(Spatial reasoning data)

━━━━━━━━━━━━━━━━

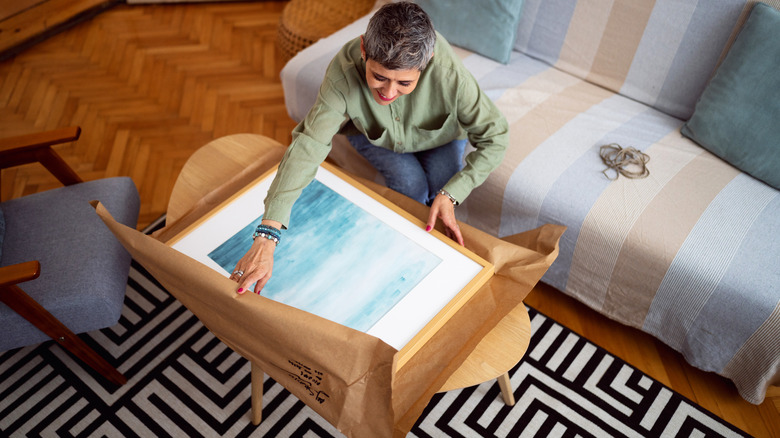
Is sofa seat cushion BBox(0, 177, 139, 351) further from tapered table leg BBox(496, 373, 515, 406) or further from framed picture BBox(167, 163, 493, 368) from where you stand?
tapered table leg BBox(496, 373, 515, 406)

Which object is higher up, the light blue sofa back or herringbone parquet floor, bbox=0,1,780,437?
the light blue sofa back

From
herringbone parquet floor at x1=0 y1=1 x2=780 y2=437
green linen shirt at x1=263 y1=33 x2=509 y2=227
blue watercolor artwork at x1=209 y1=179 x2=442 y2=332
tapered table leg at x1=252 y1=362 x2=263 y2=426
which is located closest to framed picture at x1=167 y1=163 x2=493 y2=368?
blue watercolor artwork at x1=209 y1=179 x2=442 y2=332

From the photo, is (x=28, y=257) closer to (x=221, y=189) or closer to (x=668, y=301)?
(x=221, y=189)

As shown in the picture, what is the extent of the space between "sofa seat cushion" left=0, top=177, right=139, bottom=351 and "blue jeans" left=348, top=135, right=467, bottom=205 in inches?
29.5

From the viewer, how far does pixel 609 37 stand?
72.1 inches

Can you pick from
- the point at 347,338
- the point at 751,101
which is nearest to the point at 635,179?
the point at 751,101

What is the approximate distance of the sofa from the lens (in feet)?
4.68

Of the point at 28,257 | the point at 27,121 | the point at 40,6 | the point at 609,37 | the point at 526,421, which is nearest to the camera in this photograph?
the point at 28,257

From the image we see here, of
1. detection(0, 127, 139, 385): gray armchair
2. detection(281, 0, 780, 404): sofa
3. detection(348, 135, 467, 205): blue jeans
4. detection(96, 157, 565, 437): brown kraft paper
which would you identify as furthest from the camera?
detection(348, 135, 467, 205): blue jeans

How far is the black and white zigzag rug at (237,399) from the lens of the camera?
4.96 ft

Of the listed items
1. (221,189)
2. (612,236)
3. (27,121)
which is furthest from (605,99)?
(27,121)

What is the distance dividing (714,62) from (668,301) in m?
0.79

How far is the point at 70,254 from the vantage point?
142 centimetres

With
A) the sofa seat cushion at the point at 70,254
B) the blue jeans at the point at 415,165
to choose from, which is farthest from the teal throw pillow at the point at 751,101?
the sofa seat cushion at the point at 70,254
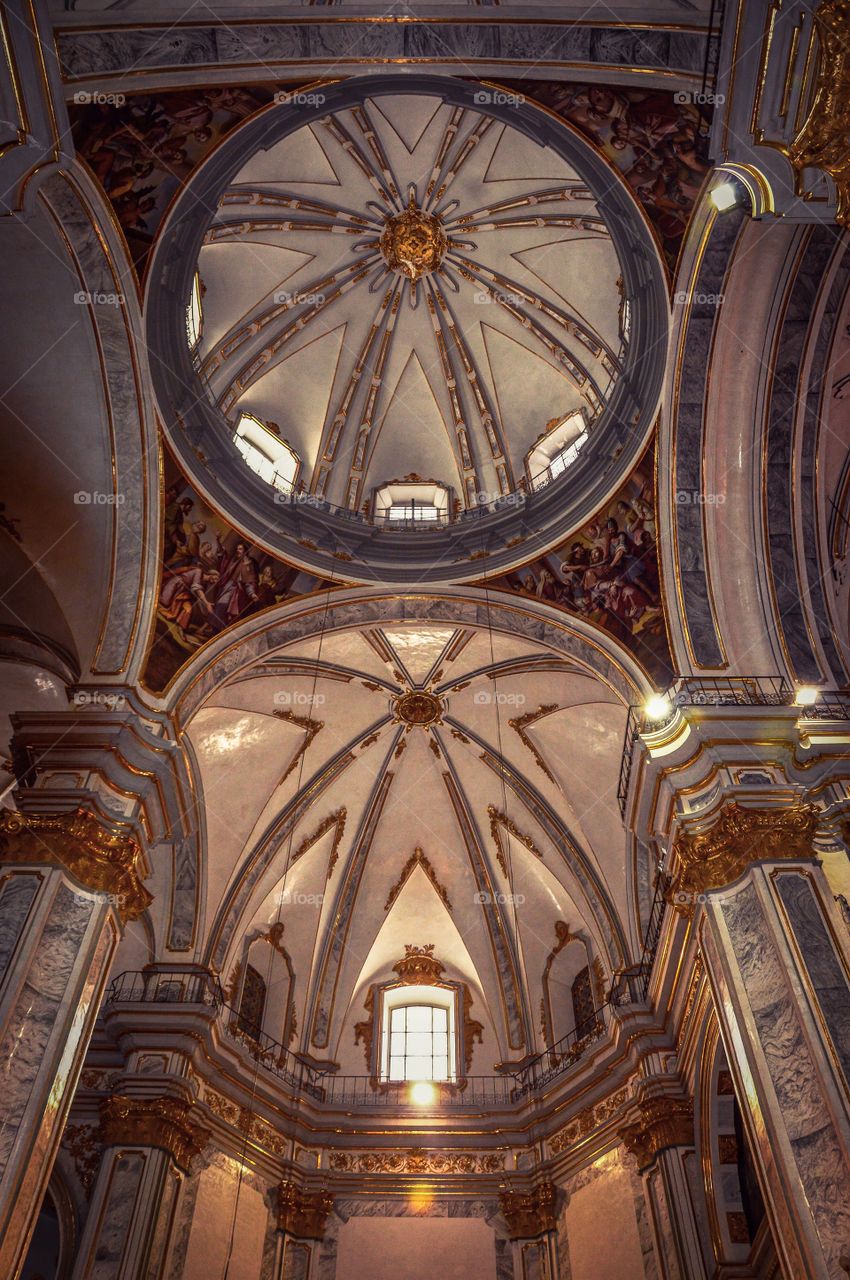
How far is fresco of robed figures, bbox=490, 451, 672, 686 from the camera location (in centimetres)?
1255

━━━━━━━━━━━━━━━━

PROBLEM REQUIREMENTS: Please output the data from the line holding "Of the listed items" through the end of the data, inclusive, as a Markdown table with the columns Row and Line. Skip blank lines and leave the pictures out.

WRITTEN SOLUTION:
| Row | Line |
|---|---|
| 1 | Of the listed items |
| 2 | 1. (221,189) |
| 3 | 2. (612,236) |
| 4 | 3. (27,121) |
| 5 | which is furthest from (605,99)? |
| 6 | (27,121) |
| 7 | What is the distance dividing (714,62) from (668,301) in m? |
| 8 | 0.79 |
| 9 | How far is the point at 70,254 from the vantage point? |
| 10 | 142 centimetres |
| 11 | With |
| 12 | A) the sofa seat cushion at the point at 70,254 |
| 13 | B) the blue jeans at the point at 415,165 |
| 14 | to choose from, which is farthest from the teal throw pillow at the point at 751,101? |
| 15 | the sofa seat cushion at the point at 70,254 |
| 16 | How far is fresco of robed figures, bbox=490, 451, 672, 686 from the camera location (in centimetres)? |
| 17 | 1255 |